The A1227 golf that just ended was nominally about printing for each number from 1 to 99 the amount of different ways that the number could be represented as the sum of consecutive positive integers. So for example since the number 9 == 2+3+4 == 4+5, the correct answer for the number 9 would be 3. I say nominally, since there was actually a link to the correspoding entry in the On-Line Encyclopedia of Integer Sequences. Amongst other things, the entry told that another way to generate this sequence is by determining the number of odd divisors of the number (including 1). Unfortunately I missed this bit of information on the first reading, and only figured this out after drawing rectangles on graph paper for a couple of hours. I don't really understand why the problem statement had to be given in a non-optimal form, with a link to the better formulation.

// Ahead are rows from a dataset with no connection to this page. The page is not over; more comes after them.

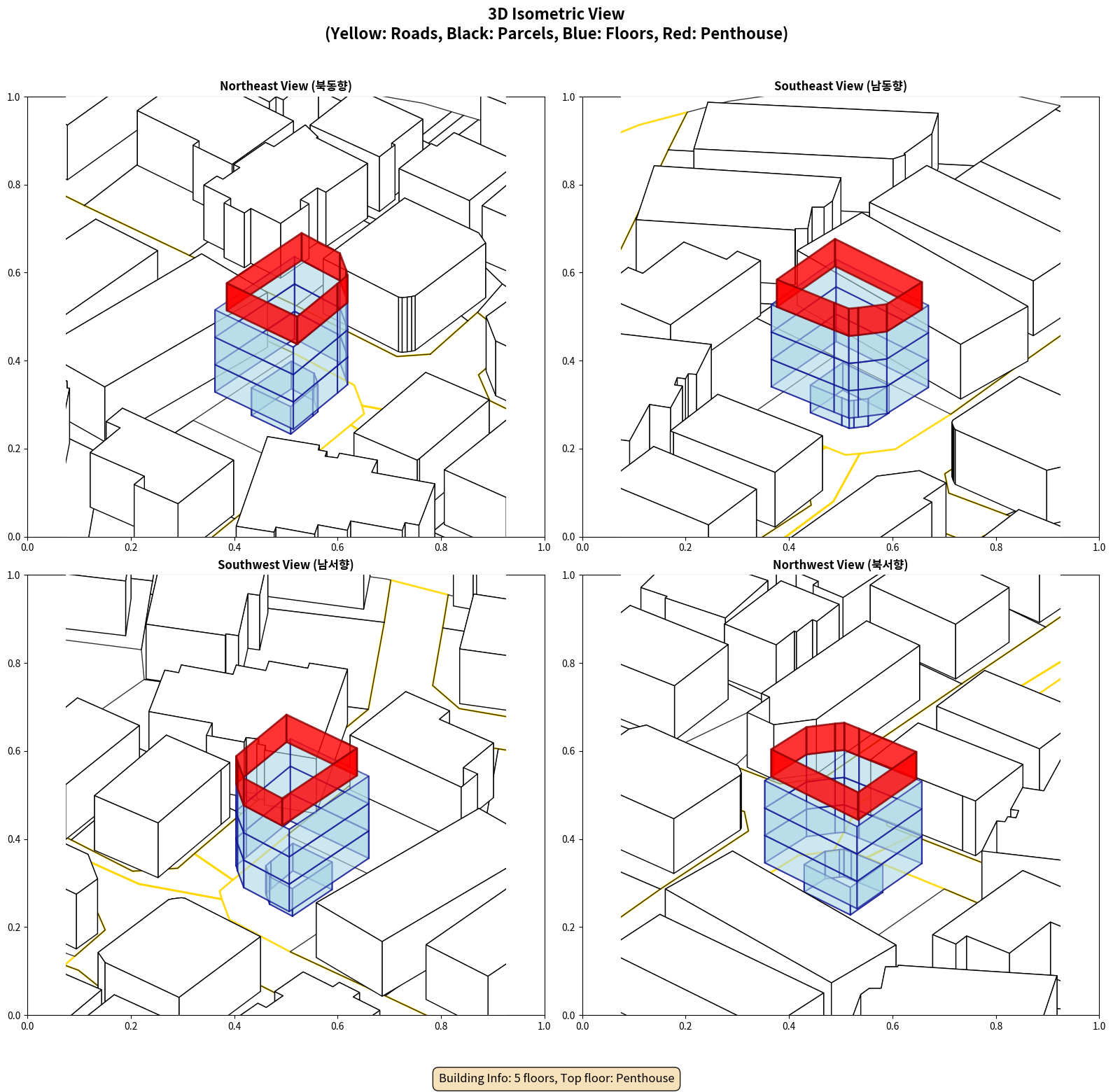 3D Isometric View
(Yellow: Roads, Black: Parcels, Blue: Floors, Red: Penthouse)

Northeast View (북동향)

1.0
0.8
0.6
0.4
0.2
0.0
0.0 0.2 0.4 0.6 0.8 1.0

Southeast View (남동향)

1.0
0.8
0.6
0.4
0.2
0.0
0.0 0.2 0.4 0.6 0.8 1.0

Southwest View (남서향)

1.0
0.8
0.6
0.4
0.2
0.0
0.0 0.2 0.4 0.6 0.8 1.0

Northwest View (북서향)

1.0
0.8
0.6
0.4
0.2
0.0
0.0 0.2 0.4 0.6 0.8 1.0

Building Info: 5 floors, Top floor: Penthouse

Once the problem had been reduced to this form, the solution is pretty obvious, with just a couple of ways to optimize it for length (as evidenced by the fact that 12 of 20 participants were in the 39-41 character range). My solution was 40 characters: `-l print~~grep\$_%2>\$'%\$_,//..99for 1..99`

Loop for the numbers from 1 to 99. For each of these numbers, first do a match against the empty regular expression, which stores the number into \$' (so that it can be accessed from inner scopes even after \$_ has been aliased to something else). After that, do a grep for numbers from 1 to 99, finding all numbers that are both divisible by two, and which are divisors of the number we stored in \$`. Grep returns a list of the items that satisfied the condition, which we then need to force to scalar context (done here with ~~) to find out how many items the list contains.

A nice little golf.